A search engine for a database of ~477 companies. You type a plain-English query like "pharmaceutical companies in Romania" and it finds the best matches, ranked by how well each company truly fits — not just by keywords.
Instead of a simple keyword search (which would just look for the word "pharmaceutical" in a text field), this system understands your query and scores each company based on what it actually does for a living.
Every query goes through 4 stages. Each stage is cheaper and faster than the one before it, and each stage throws out bad matches before passing the rest forward.
Your query
│
▼
┌──────────────────────────────────────────────────────┐
│ Stage 0 — Understand the query (< 1ms) │
│ Regex + keyword matching │
│ "pharmaceutical in Romania" → │
│ country = Romania │
│ industry = Pharmaceutical │
└─────────────────────┬────────────────────────────────┘
│
▼
┌──────────────────────────────────────────────────────┐
│ Stage 1 — Hard filters (< 1ms) │
│ Plain data matching, no AI 477 → ~26 │
│ "country = Romania" → keep only the │
│ 26 Romanian companies │
└─────────────────────┬────────────────────────────────┘
│
▼
┌──────────────────────────────────────────────────────┐
│ Stage 2A — Semantic search (instant) │
│ Pre-built FAISS vector index │
│ Finds the most semantically similar companies │
│ using sentence embeddings (local model) │
│ 26 → top 26 re-ranked by relevance │
└─────────────────────┬────────────────────────────────┘
│
▼
┌──────────────────────────────────────────────────────┐
│ Stage 2B — AI scoring (~4s) │
│ Llama-3.1-8B reads each company and │
│ scores it 0-10 for the query │
│ Uses NAICS industry code as primary signal │
└─────────────────────┬────────────────────────────────┘
│
▼
Final ranked list
(only green ≥ 70% shown)
The system reads your query using regex and keyword matching (no API call, instant). It extracts:
- Country — "Romania" →
ro, "France" →fr, "Scandinavia" →[se, no, dk] - Employee count — "more than 500 employees" →
min_employees = 500 - Revenue — "revenue over $50M" →
min_revenue = 50000000 - Public/private — "public companies" →
is_public = true - Industry — "pharmaceutical" → industry rule for the AI scorer
- Cities — "companies in Bucharest" → city-level filter
Example: "pharmaceutical companies in Romania" →
{ country: "ro", industry: "Pharmaceutical", criteria: ["primary business is pharma manufacturing or drug distribution (NOT generic chemicals)"] }
Pure data matching using pandas. No AI involved. If you said "Romania", only Romanian companies survive. If you said "more than 500 employees", companies with fewer are removed.

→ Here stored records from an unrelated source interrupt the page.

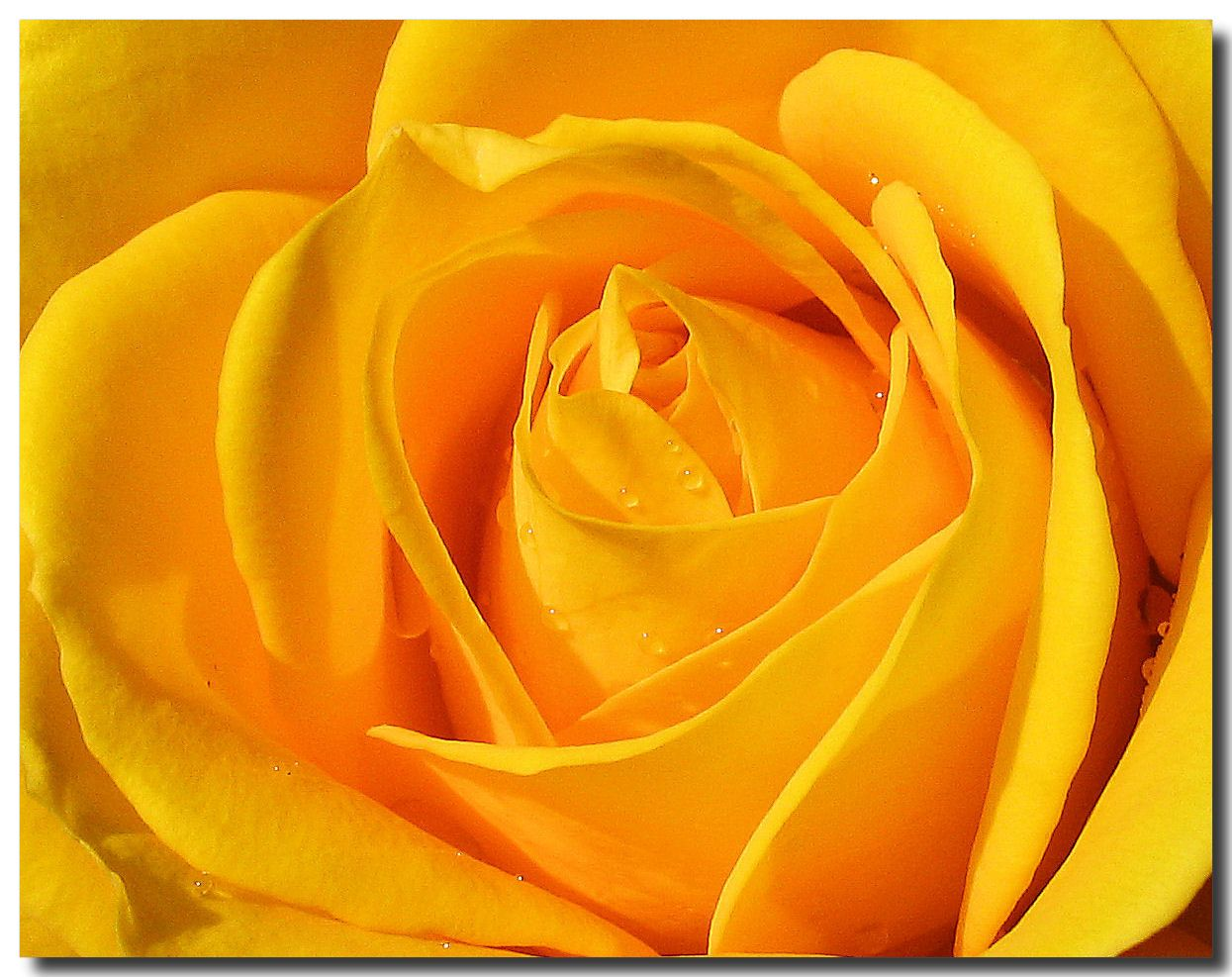 Yellow Rose Flowers Pictures Flowers Wallpapers Red Roses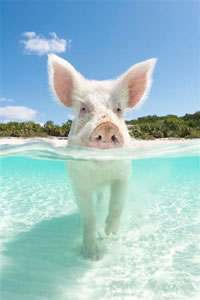 What we can all learn about selling . . . from a pig.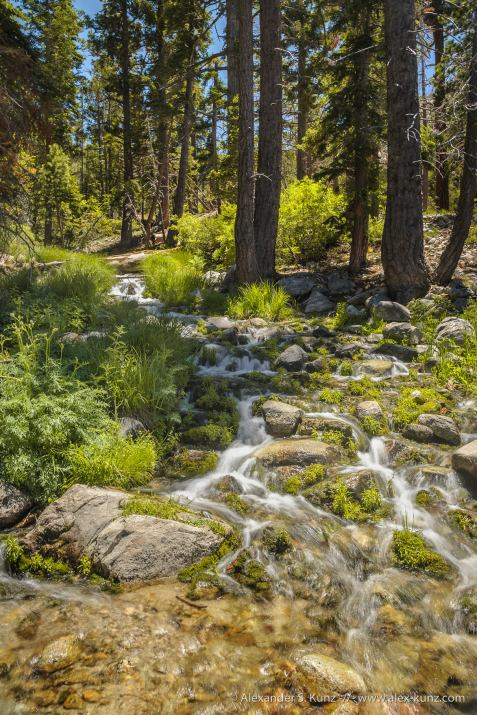 Creek Crossing -- San Gorgonio Wilderness, San Bernadino National Forest, California, USA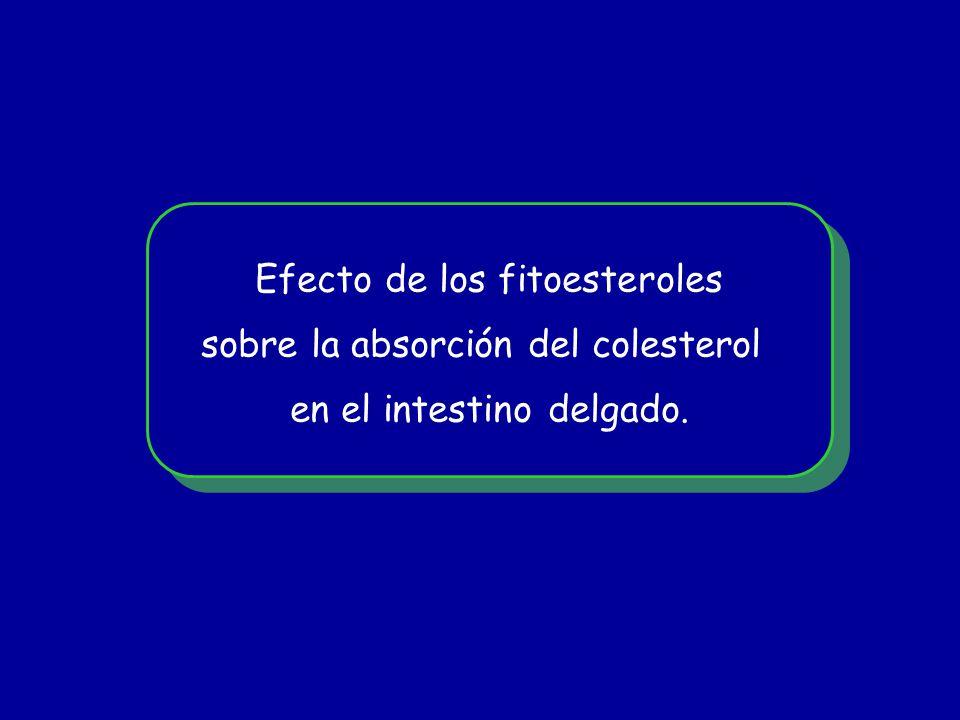 Efecto de los fitoesteroles sobre la absorción del colesterol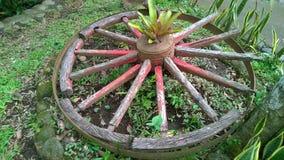 Trädgårds- garneringar Arkivfoto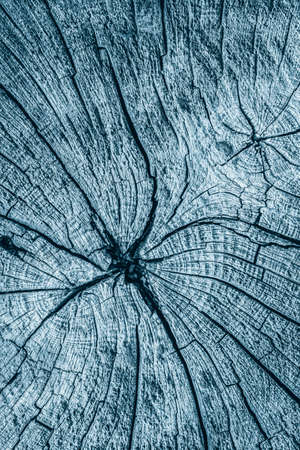 nature symbols metaphors: Old Stump, Weathered, Rotten, Cracked, Top Surface, Pale Dark Blue, Grunge Texture.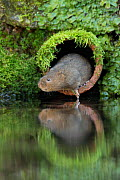Water Vole (Arvicola amphibius) emerging from pipe at side of river, Kent, UK, December  -  Terry Whittaker,Terry  Whittaker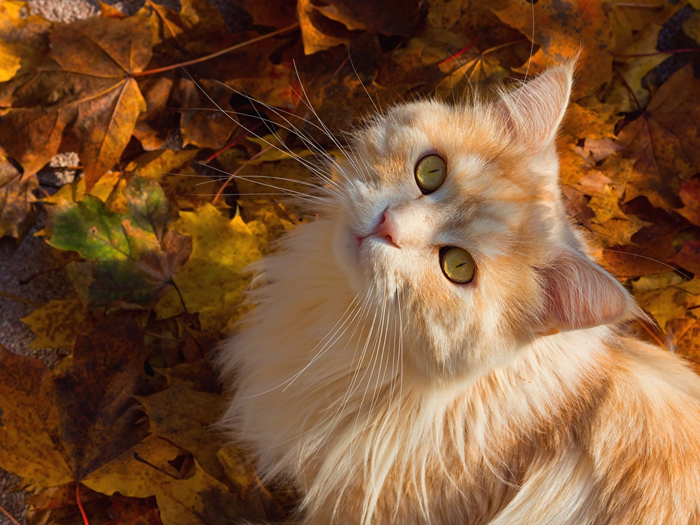 Cats_Autumn_Ginger_color_504192_1024x768 (700x525, 443Kb)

This alone can cut 477 companies down to 20-50 before the expensive stages even run.
Every company's name, description, industry label, and offerings are turned into a vector (a list of 384 numbers that captures the meaning of the text) using a local AI model called all-MiniLM-L6-v2.
This is done once at startup and cached. At query time, your query is also turned into a vector, and the system finds the companies whose vectors are closest to yours — these are the most semantically relevant ones.
Think of it like: instead of searching for the exact word "pharmaceutical", it understands that "drug distributor", "medicine manufacturer", and "pharma wholesaler" all mean the same thing.
The remaining companies are sent in parallel batches to Llama-3.1-8B (a fast open-source language model hosted on featherless.ai). The model reads each company's name, NAICS industry code, and description, then scores it 0–10 based on how well it matches your query.
The scoring uses hard rules to avoid common mistakes:
- For a pharmaceutical query: if the company's NAICS code doesn't contain "pharmaceutical/drug/medicine" — maximum score of 2, regardless of description
- For a logistics query: energy/oil/gas companies score 0, even if they "distribute" a product
- The LLM focuses on what the company IS, not who its customers are
Batches run in parallel (all at the same time), so 26 companies in 3 batches takes the same time as 1 batch.
final_score = (llm_score / 10) + (embedding_similarity × 0.01)
The embedding similarity acts as a tiny tiebreaker between companies that got the same LLM score. The LLM score is what actually matters.
Only companies scoring ≥ 70% (green) are shown. If nothing scores that high, the top 3 are shown instead.
Here is exactly what happens from the moment you press Search to the moment results appear.
POST /qualify → { query: "pharmaceutical companies in Romania", top_n: 20 }
main.py receives this and calls qualify().
Regex and keyword lists read your query. No AI, no API call, runs in under 1ms.
It figures out:
- "Romania" → filter by country code
ro - "pharmaceutical" → industry =
Pharmaceutical, and writes a strict rule for the AI scorer: "must be drug/medicine company, NOT generic chemicals"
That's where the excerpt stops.